• Task instructions
- A) Retype, word for word, the part of the Kubernetes health checks post below that opens with the words containing "At Pomerium, we" and closes with "different customer environments.".
- B) Answer these from the Kubernetes health checks post below:
(i) When did Alex join Pomerium, and in what role?
(ii) How does Nick describe his usual part in the live stream?
(iii) Who wrote the original version of the project?
- C) Using the Kubernetes health checks post below, explain in one to three sentences why the new live stream series opens with Kubernetes health checks.

• Supplied passage

>> START

At Pomerium, we help organizations run secure and resilient systems on Kubernetes. Health checks are a critical part of that work, yet they’re often difficult to configure effectively. As we expand our deployment and observability practices, we’ve been refining how we think about health checks, why they’re challenging, and the patterns that lead to reliability across different customer environments.
Recently, Nick Taylor (Developer Advocate), Alex Lamarre (Software Engineer), and Bobby DeSimone (Founder, Pomerium) shared how our team is building Kubernetes health checks into the Pomerium platform.
Speaker: Nick (Host, Pomerium)
"Hey everyone, welcome back to the Pomerium live stream. Today, we're kicking off a new series where members of the Pomerium crew tackle real-world challenges. We're starting with a topic that's been top of mind: Kubernetes health checks.
Before we dive too deep, let's have everyone introduce themselves. I'm Nick, your usual host. Alex?"
Speaker: Alex (Software Engineer, Pomerium)
"Hi, I'm Alex. I joined Pomerium last month as a software engineer."
Speaker: Bobby (Founder, Pomerium)
"I'm Bobby, the founder of Pomerium. I wrote the original version of the project and still get hands-on with a lot of our infrastructure."

>> END

• Data
>> START

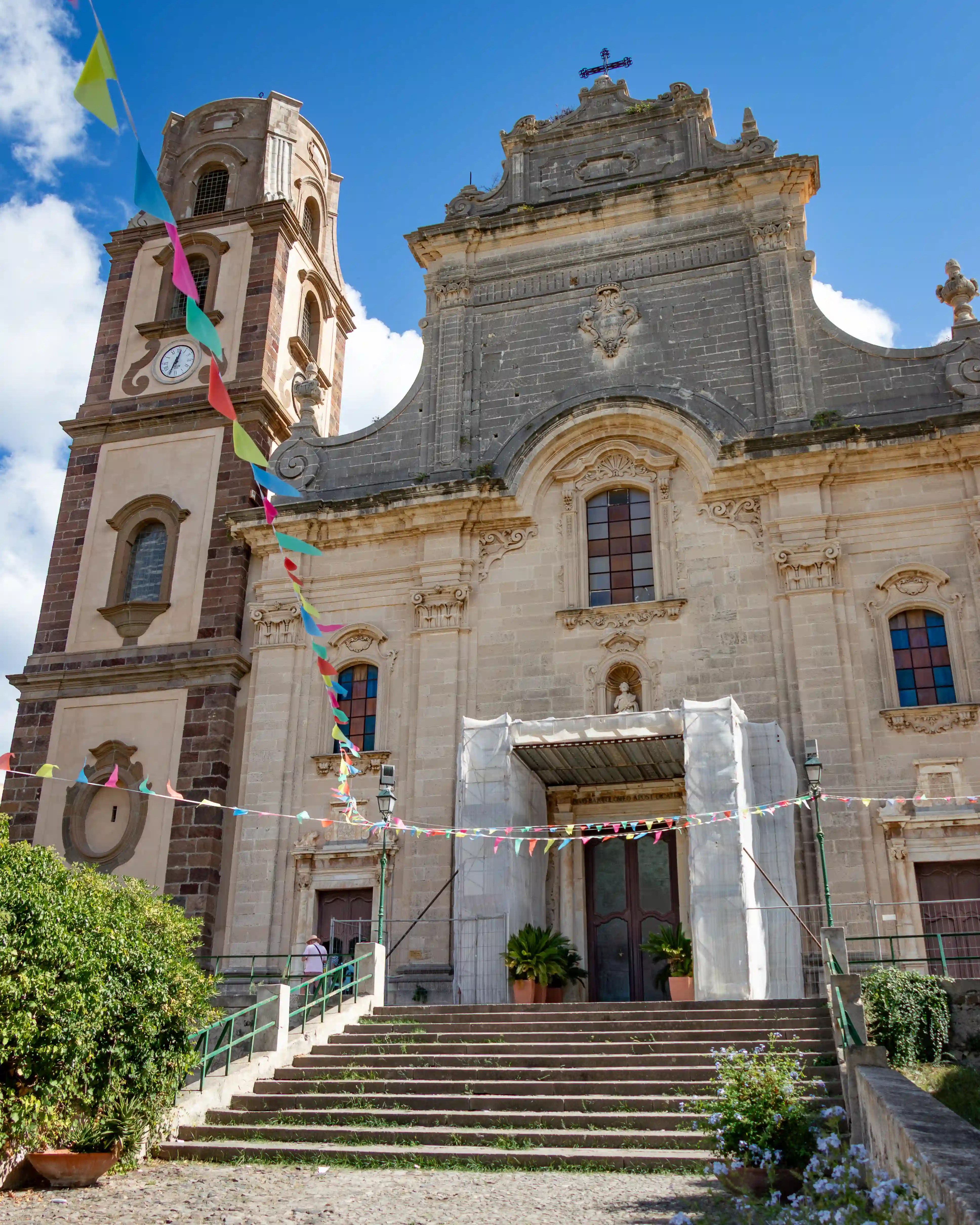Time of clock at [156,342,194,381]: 12:33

>> END

• Answers per task
- A)
At Pomerium, we help organizations run secure and resilient systems on Kubernetes. Health checks are a critical part of that work, yet they’re often difficult to configure effectively. As we expand our deployment and observability practices, we’ve been refining how we think about health checks, why they’re challenging, and the patterns that lead to reliability across different customer environments.

- B)
(i) Last month, as a software engineer.
(ii) He is the usual host.
(iii) Bobby, the founder of Pomerium.

- C) Nick says the series starts with Kubernetes health checks because the topic has been top of mind. The post also calls health checks a critical part of helping organizations run secure and resilient systems on Kubernetes, while noting that they are often difficult to configure effectively.